- _Consignes_:
(1) D'après l'arrêt, quel avocat représente la Municipalité d'Essertines-sur-Rolle ?
(2) Reprenez toutes les entrées ci-dessous en changeant « Monday » en « Friday », sans rien modifier d'autre. N'incluez pas les images dans votre réponse.

- _Texte fourni_:
--------

Arrêt du 5 novembre 2004
Ire Cour de droit public

MM. les Juges Aemisegger, Président de la Cour et Président du Tribunal
fédéral, Aeschlimann et Reeb.
Greffier: M. Zimmermann.

Office fédéral du développement territorial,
3003 Berne,
recourant,

contre

A.________,
intimé, représenté par Me Yves Hofstetter, avocat,
Municipalité d'Essertines-sur-Rolle, 1186 Essertines-sur-Rolle, représentée
par Me Olivier Freymond, avocat,
Département de la sécurité et de l'environnement
du canton de Vaud, Service de l'aménagement du territoire, 1014 Lausanne,
représenté par Me Edmond C.M. de Braun, avocat,
Tribunal administratif du canton de Vaud,
avenue Eugène-Rambert 15, 1014 Lausanne.

--------

(Courts fragments de texte provenant de sites web)
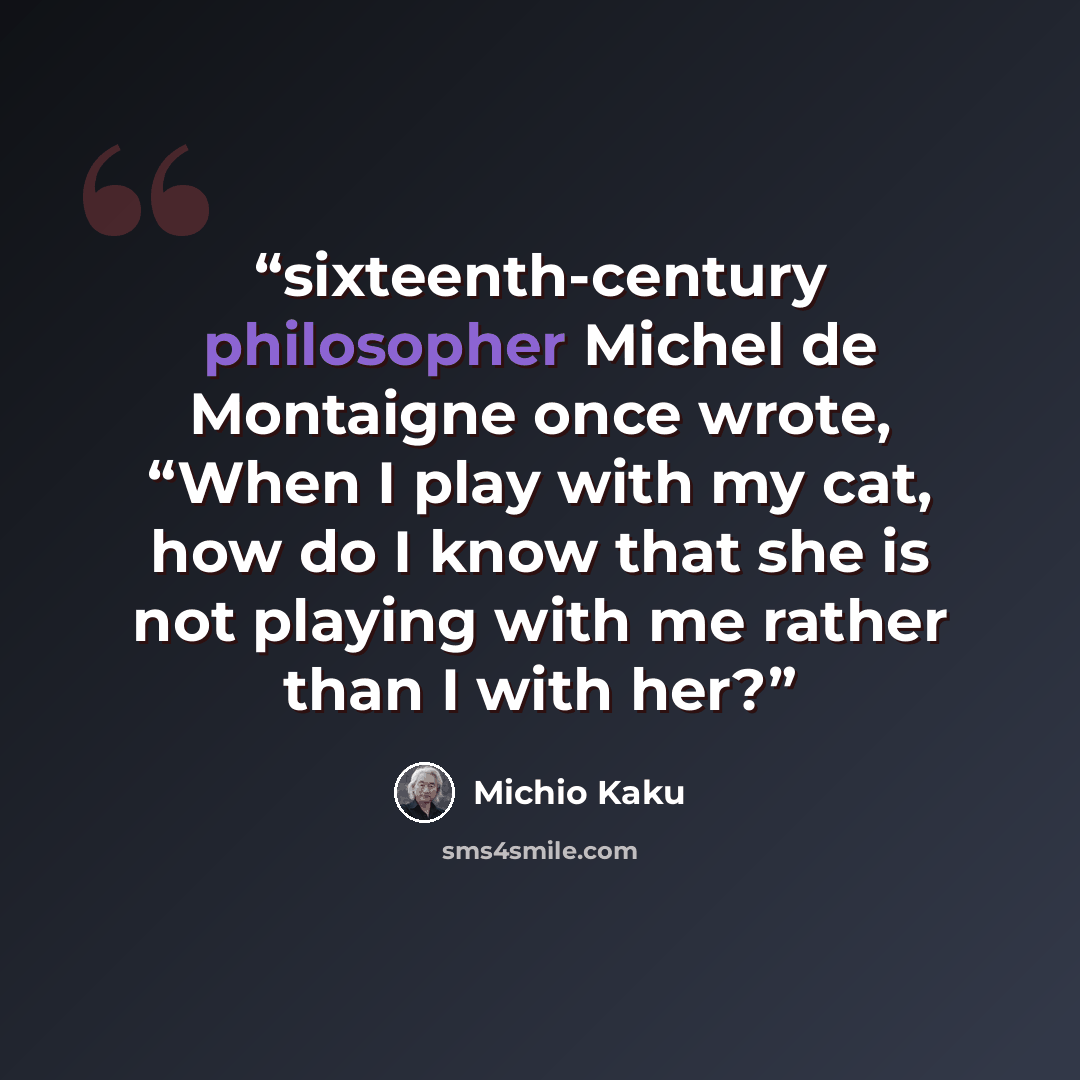 “sixteenth-century philosopher Michel de Montaigne once wrote, “When I play with my cat, how do I know that she is not playing with me rather than I with her?” quote by Michio Kaku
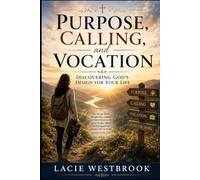 Purpose, Calling, and Vocation: Discovering God’s Design for Your Life (Faith Through Life)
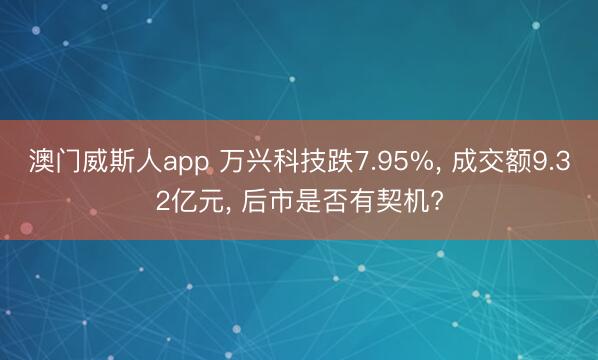 澳门威斯人app 万兴科技跌7.95%， 成交额9.32亿元， 后市是否有契机?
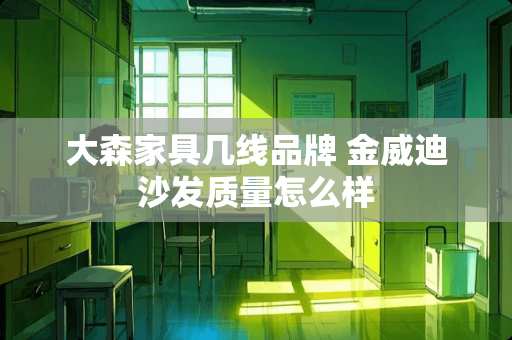 大森家具几线品牌 金威迪沙发质量怎么样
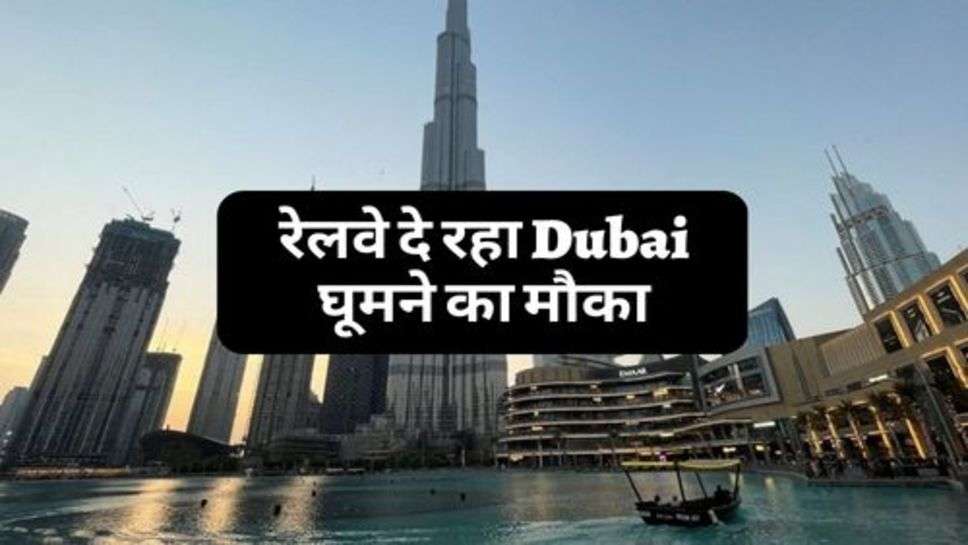 Indian Railway : रेलवे दे रहा Dubai घूमने का मौका, आप भी उठाएं फायदा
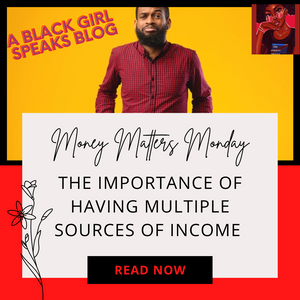 The Importance Of Multiple Income Streams ~Money Matters Monday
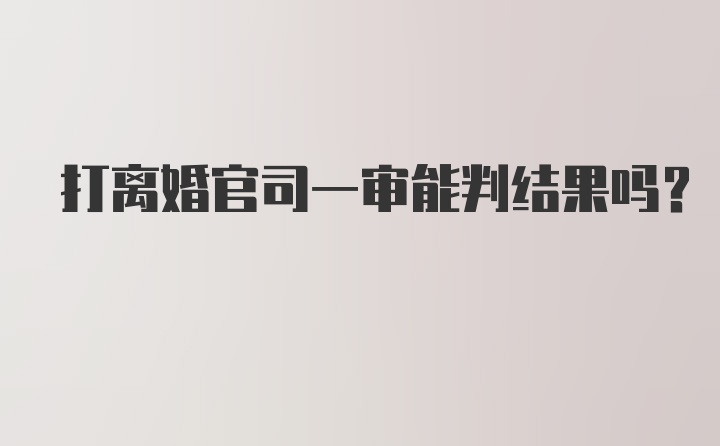 打离婚官司一审能判结果吗？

--------

- _Corrigé_:
(1) Me Olivier Freymond.

(2)
 “sixteenth-century philosopher Michel de Montaigne once wrote, “When I play with my cat, how do I know that she is not playing with me rather than I with her?” quote by Michio Kaku
 Purpose, Calling, and Vocation: Discovering God’s Design for Your Life (Faith Through Life)
 澳门威斯人app 万兴科技跌7.95%， 成交额9.32亿元， 后市是否有契机?
 大森家具几线品牌 金威迪沙发质量怎么样
 Indian Railway : रेलवे दे रहा Dubai घूमने का मौका, आप भी उठाएं फायदा
 The Importance Of Multiple Income Streams ~Money Matters Friday
 打离婚官司一审能判结果吗？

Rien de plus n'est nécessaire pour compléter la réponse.